Planning hearings skipped
Since Broadous became chair, there have also been some problems with setting up hearings on planning issues in a timely manner, according to Sussy Nemer. Nemer, field deputy for Supervisor Michael D. Antonovich, said that it was “a lot more difficult for county staff to get on the agenda to do presentations .. unlike under [previous chairs] Sandra [Thomas], Gino [Sund}, and Ken [Balder], there are more situations where the town council had to ask for a continuance on planning items.”
One of the major functions of the council is to hear planning issues and send recommendations to the county before a final decision is made. In some cases, Nemer said, persons with planning items skipped the council completely and went right on to county planning because they couldn’t wait for a continuance to allow the town council to hear it.

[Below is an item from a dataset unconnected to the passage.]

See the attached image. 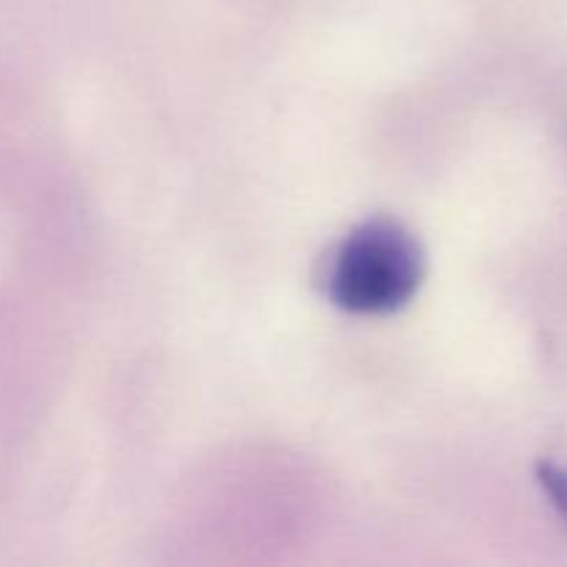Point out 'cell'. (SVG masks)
Here are the masks:
<instances>
[{"label":"cell","instance_id":"7a4b0ae2","mask_svg":"<svg viewBox=\"0 0 567 567\" xmlns=\"http://www.w3.org/2000/svg\"><path fill=\"white\" fill-rule=\"evenodd\" d=\"M537 482L546 491V496L551 498L557 513L567 520V471L554 463H540L537 465Z\"/></svg>","mask_w":567,"mask_h":567},{"label":"cell","instance_id":"6da1fadb","mask_svg":"<svg viewBox=\"0 0 567 567\" xmlns=\"http://www.w3.org/2000/svg\"><path fill=\"white\" fill-rule=\"evenodd\" d=\"M424 280V252L399 221L371 219L354 227L327 269V293L349 313H393Z\"/></svg>","mask_w":567,"mask_h":567}]
</instances>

Nemer said that she had also set aside a regular weekly teleconference with Broadous, but the chair frequently missed it. “I’m willing to say that we had a teleconference, and it didn’t work out,” Nemer said. Along with the hearing extensions that weren’t granted, “ ... those are things I think are unique this year, and the product of somebody very busy.”
In the course of writing this story, we have sent an email to Broadous, and left a message with her public number available on the Town Council website asking her to comment. The number on the town council site is a Google Talk number, which requires a computer with an internet connection to connect. She has not responded by press time.